# Data in this exercise

• • • • •

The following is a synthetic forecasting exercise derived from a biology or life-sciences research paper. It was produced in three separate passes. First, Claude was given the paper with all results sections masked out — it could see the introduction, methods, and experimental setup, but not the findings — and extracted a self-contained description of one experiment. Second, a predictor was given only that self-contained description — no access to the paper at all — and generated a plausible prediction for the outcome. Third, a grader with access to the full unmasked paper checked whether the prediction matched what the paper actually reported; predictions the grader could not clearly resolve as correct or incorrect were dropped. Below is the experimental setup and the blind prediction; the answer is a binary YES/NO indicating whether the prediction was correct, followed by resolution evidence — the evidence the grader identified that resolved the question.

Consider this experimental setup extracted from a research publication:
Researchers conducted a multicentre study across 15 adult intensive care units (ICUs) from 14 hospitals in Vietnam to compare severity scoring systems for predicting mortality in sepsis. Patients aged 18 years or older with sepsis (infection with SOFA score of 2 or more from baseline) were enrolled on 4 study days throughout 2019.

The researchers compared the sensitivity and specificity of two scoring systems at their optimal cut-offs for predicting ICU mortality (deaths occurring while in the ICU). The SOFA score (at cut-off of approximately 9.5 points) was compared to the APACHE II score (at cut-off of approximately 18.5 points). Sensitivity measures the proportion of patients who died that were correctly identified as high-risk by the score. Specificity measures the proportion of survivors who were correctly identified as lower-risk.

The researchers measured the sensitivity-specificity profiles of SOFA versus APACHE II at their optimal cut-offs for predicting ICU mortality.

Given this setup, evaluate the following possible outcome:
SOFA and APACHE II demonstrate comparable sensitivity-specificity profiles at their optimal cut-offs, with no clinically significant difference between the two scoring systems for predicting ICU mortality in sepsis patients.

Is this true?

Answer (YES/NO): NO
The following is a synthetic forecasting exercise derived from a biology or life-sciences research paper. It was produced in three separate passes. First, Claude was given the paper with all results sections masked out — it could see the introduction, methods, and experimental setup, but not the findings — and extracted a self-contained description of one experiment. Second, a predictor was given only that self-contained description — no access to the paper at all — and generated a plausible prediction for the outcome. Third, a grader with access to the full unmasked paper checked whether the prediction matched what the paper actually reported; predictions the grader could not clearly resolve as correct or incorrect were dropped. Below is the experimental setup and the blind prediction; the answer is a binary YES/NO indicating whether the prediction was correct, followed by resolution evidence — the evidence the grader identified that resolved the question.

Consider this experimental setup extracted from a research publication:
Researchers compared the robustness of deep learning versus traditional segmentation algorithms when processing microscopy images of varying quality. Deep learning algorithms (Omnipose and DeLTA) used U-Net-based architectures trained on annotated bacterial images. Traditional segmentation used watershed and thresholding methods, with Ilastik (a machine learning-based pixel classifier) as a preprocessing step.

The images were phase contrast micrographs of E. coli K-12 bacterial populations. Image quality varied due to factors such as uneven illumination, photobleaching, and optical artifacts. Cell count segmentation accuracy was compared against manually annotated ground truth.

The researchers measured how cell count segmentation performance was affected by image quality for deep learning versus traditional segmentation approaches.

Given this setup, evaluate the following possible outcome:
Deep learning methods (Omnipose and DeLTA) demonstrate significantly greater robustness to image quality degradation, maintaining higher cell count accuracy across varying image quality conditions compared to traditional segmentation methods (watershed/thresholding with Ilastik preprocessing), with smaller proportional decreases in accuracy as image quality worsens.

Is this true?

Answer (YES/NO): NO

• • • • •

For every line of the material that holds the word "varying", make a copy.

Researchers compared the robustness of deep learning versus traditional segmentation algorithms when processing microscopy images of varying quality. Deep learning algorithms (Omnipose and DeLTA) used U-Net-based architectures trained on annotated bacterial images. Traditional segmentation used watershed and thresholding methods, with Ilastik (a machine learning-based pixel classifier) as a preprocessing step.
Deep learning methods (Omnipose and DeLTA) demonstrate significantly greater robustness to image quality degradation, maintaining higher cell count accuracy across varying image quality conditions compared to traditional segmentation methods (watershed/thresholding with Ilastik preprocessing), with smaller proportional decreases in accuracy as image quality worsens.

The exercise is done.